**PROBLÈME POSÉ 1**
Quelle fonction le texte sur les habiletés sociales attribue-t-il à Henggeler ?
**PROBLÈME POSÉ 2**
Reproduisez fidèlement le passage du texte sur les habiletés sociales qui s'ouvre sur les mots contenant « - elles sont » et se clôt sur « différentes habiletés sociales. ».

**EXTRAIT SOURCE**

◆ ◆ ◆ ◆

Selon Henggeler, professeur américain de psychiatrie et de sciences du comportement, les habiletés sociales sont « les comportements nécessaires pour entretenir des interactions fructueuses à l’école, à la maison et dans toute communauté ».

Brown (2003) rejoint cette définition en définissant les habiletés sociales comme « la capacité de démontrer un comportement approprié dans une variété de contextes comme à la maison, à l’école ou au travail et dans la société en général. »

Selon Michelson et al (1986) les habiletés sociales possèdent différentes composantes, caractéristiques :

- elles sont principalement développées par apprentissage (observation, modelage, etc.) ;

- elles comprennent des comportements spécifiques (et discrets), verbaux et non verbaux ;

- elles se composent de réponses appropriées et efficaces ;

- elles renforcent les rapports sociaux ;

- elles impliquent des réactions efficaces et appropriées.

 

La compétence sociale générale d’un individu dépend donc de différentes habiletés sociales.

Comme habiletés sociales nous pouvons citer le respect de la prise de parole, présenter ses excuses, formuler une demande, donner et recevoir un compliment, ressentir et exprimer ses sentiments, aider autrui, écouter, tenir une conversation, etc.

Dans la suite de ce travail, nous avons décidé de développer l’estime de soi, le sentiment d’efficacité personnelle, la cognition sociale et la résolution de problèmes interpersonnels à l’aide de notre lecture du document « les troubles du comportement, la compétence sociale et la pratique d’activités physiques chez les adolescents » de Gendron M., Royer E., Bertrand R. et Potvin P. (2005).

 

Commençons par l’estime de soi. Chez les adolescents, par exemple, celle-ci est liée à la santé physique et mentale, à l’attachement qu’a l’individu avec sa famille et aux relations positives qu’il entretient avec les autres. L’estime de soi du jeune dépend aussi de sa réussite scolaire et de sa résilience envers les événements stressants qu’il pourrait rencontrer, c’est à dire sa capacité à y faire face.

Le manque d’estime de soi est souvent un indicateur de problèmes de comportement et d’un faible niveau d’habiletés sociales.

 

Ensuite, parmi les habiletés sociales, il y a également le sentiment d’efficacité personnelle, c’est à dire la vision que l’on a de pouvoir agir et atteindre, ou non, les objectifs que nous avons.

◆ ◆ ◆ ◆

**MATÉRIEL**
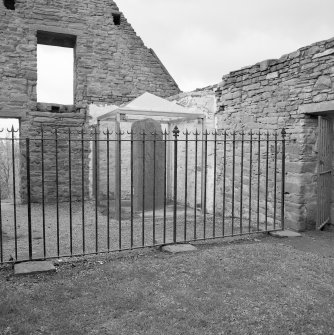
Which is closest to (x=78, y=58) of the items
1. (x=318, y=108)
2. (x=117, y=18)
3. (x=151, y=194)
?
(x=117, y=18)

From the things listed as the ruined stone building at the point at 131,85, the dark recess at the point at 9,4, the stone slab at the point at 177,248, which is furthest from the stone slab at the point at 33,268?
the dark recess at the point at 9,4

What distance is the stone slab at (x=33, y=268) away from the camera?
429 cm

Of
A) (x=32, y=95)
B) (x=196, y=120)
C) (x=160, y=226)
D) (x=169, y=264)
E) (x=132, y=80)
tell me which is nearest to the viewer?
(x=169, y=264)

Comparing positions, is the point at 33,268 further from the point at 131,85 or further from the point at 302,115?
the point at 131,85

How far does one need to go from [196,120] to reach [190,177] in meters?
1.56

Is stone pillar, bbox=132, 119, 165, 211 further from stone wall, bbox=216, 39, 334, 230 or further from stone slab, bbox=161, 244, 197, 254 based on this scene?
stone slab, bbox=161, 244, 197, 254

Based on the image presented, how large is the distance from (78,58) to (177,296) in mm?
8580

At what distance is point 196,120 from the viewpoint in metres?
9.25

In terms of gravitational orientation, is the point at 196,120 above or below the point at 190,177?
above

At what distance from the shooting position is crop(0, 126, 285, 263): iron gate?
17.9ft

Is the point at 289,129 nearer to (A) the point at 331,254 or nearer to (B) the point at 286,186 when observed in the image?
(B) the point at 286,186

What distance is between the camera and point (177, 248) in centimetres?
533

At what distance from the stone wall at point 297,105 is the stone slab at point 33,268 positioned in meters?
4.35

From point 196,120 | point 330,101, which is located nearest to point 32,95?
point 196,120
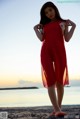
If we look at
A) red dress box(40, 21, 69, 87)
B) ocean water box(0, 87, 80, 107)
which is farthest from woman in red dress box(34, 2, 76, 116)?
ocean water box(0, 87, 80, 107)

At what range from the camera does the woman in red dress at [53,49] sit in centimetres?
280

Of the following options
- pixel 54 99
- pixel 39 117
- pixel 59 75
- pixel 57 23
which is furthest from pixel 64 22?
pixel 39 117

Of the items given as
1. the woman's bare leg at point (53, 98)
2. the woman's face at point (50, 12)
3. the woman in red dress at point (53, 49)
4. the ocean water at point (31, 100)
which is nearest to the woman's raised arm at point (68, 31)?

◆ ◆ ◆ ◆

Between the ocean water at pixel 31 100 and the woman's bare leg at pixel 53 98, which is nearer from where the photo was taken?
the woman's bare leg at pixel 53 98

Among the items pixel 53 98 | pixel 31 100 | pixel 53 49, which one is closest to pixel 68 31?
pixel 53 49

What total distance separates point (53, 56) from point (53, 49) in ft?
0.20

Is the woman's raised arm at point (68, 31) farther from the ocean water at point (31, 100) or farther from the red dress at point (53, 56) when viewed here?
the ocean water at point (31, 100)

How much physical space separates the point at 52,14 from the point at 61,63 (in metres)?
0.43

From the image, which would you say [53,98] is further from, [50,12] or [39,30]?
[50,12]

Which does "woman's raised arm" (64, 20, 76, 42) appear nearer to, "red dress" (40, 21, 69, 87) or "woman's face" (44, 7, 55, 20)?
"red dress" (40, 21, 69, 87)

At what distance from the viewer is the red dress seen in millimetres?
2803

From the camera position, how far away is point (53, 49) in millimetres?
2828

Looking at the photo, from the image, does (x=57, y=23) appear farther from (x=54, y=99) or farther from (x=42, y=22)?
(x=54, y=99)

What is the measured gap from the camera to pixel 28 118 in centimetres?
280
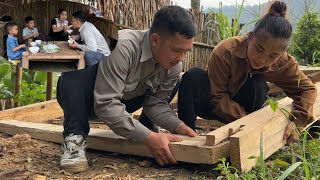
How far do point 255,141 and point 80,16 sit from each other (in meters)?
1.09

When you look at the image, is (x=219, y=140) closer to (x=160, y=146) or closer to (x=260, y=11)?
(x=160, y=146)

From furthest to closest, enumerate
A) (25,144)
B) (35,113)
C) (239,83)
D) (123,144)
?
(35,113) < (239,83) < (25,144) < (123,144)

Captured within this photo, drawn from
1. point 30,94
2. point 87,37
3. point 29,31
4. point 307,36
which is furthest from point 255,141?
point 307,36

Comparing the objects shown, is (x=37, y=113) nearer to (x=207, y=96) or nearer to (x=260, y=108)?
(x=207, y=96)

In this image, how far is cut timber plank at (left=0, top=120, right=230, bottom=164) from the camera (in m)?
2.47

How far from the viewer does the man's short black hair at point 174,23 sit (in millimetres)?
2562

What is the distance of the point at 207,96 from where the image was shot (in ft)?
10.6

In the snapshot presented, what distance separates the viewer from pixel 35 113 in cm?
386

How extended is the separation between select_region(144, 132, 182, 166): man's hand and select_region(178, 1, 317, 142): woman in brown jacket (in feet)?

◆ ◆ ◆ ◆

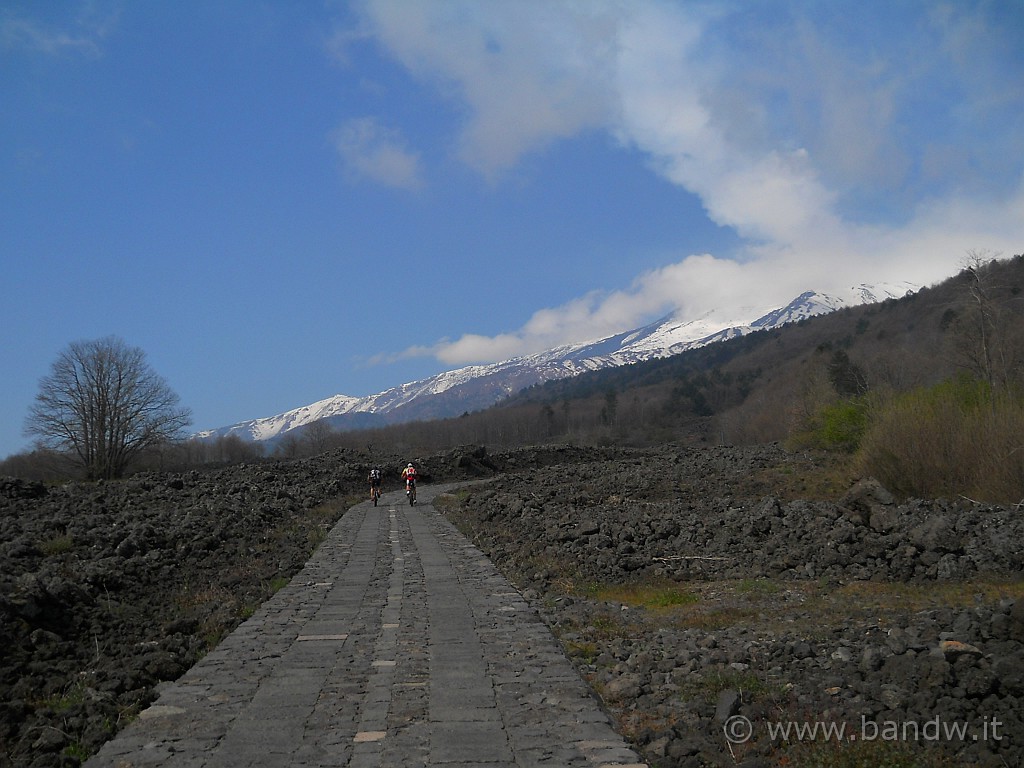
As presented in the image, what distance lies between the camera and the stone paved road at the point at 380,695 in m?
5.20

◆ ◆ ◆ ◆

**RÉSULTAT OBTENU 1**
Henggeler est professeur américain de psychiatrie et de sciences du comportement.

**RÉSULTAT OBTENU 2**
- elles sont principalement développées par apprentissage (observation, modelage, etc.) ;

- elles comprennent des comportements spécifiques (et discrets), verbaux et non verbaux ;

- elles se composent de réponses appropriées et efficaces ;

- elles renforcent les rapports sociaux ;

- elles impliquent des réactions efficaces et appropriées.

 

La compétence sociale générale d’un individu dépend donc de différentes habiletés sociales.